• DOCUMENT SECTION:
Arts

Broadway review

Harry Potter Invades Your ‘Privacy’: Daniel Radcliffe’s Intelligent and Thrilling New Play

Website:
The Daily Beast

Date:
August 2, 2016

For once, keeping your cellphones on in the theater is allowed—indeed, the LED glow of screens, tip-tapping of fingers, and little sneezes of cameras taking pictures is strongly welcomed and encouraged.

For in James Graham’s Privacy, presently at New York’s Public Theater directed by Josie Rourke (the two “created” the show together), what our phones store and how that information can compromise us is just one knot in a play that delves both flippantly and deeply into technology and its intrusion into all areas of our lives.

Daniel Radcliffe (most famous for playing Harry Potter) plays a character called the writer, who when we first meet him is in the throes of a romance-related depression, and seeking answers from shrink Josh (Reg Rogers) in a London treatment room.

Behind them, a screen we have seen fill up with fingerprints—intended to symbolize digital imprints, presumably—begins to take on its visually dominant role of the evening, relating to the audience the many ways that modern technology has made us not just more active in the public realm, but also more private, and how that desire for privacy is becoming ever-more illusory.

As soon as that first shrink tells the writer he himself has written a book, we see the writer go straight online to order it—it arrives on stage in seconds. The writer confesses he has become more and more lost in tech-world—how long stretches of time are lost to googling something, then ending up, hours or minutes later (and via Adele’s version of “Hello”), down a few more cyber-holes.

On a screen behind the actors these cyber-holes are wittily played out to groans of recognition from the audience. Those groans become more alarmed when we are told just how much of our geographical movements are being recorded. Our phones were never meant to be this smart. The show is genuinely interactive: you may want to live, far off any grid in a big, dark cave, by the end.

• DATA BLOCK:
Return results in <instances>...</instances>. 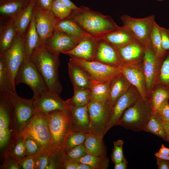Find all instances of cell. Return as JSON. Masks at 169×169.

• COMPLETE THE FOLLOWING:
A: Retype the passage of the Privacy review that begins with the words containing "For in James" and ends with "London treatment room.".
B: Continue the review of the play Privacy from its last sentence.

• FINAL RESULTS:
A:
For in James Graham’s Privacy, presently at New York’s Public Theater directed by Josie Rourke (the two “created” the show together), what our phones store and how that information can compromise us is just one knot in a play that delves both flippantly and deeply into technology and its intrusion into all areas of our lives.

Daniel Radcliffe (most famous for playing Harry Potter) plays a character called the writer, who when we first meet him is in the throes of a romance-related depression, and seeking answers from shrink Josh (Reg Rogers) in a London treatment room.

B:
Both Radcliffe and the Public Theater beseech audiences not to write anything specific about the interactive japes and surprises in the show, which—as Ben Brantley in The New York Times noted—makes writing about Privacy as tricky as some of the subjects it raises.

The writer’s odyssey brings him to New York, and the play weaves in testimonies from high-profile interviewees Graham and Rourke secured, including Guardian journalist Ewen MacAskill, Sherry Turkle (who is played on stage by Rachel Dratch), and Randi Zuckerberg—these figures are played by Radcliffe’s five fellow actors. They are an experts’ polyphony, reciting familiar and unfamiliar recommendations and cautions about technology, its history, its use, and its misuses. Listen carefully, and be alarmed (especially when The Tempest is recited alongside the dense word soup of a gadget’s instructions).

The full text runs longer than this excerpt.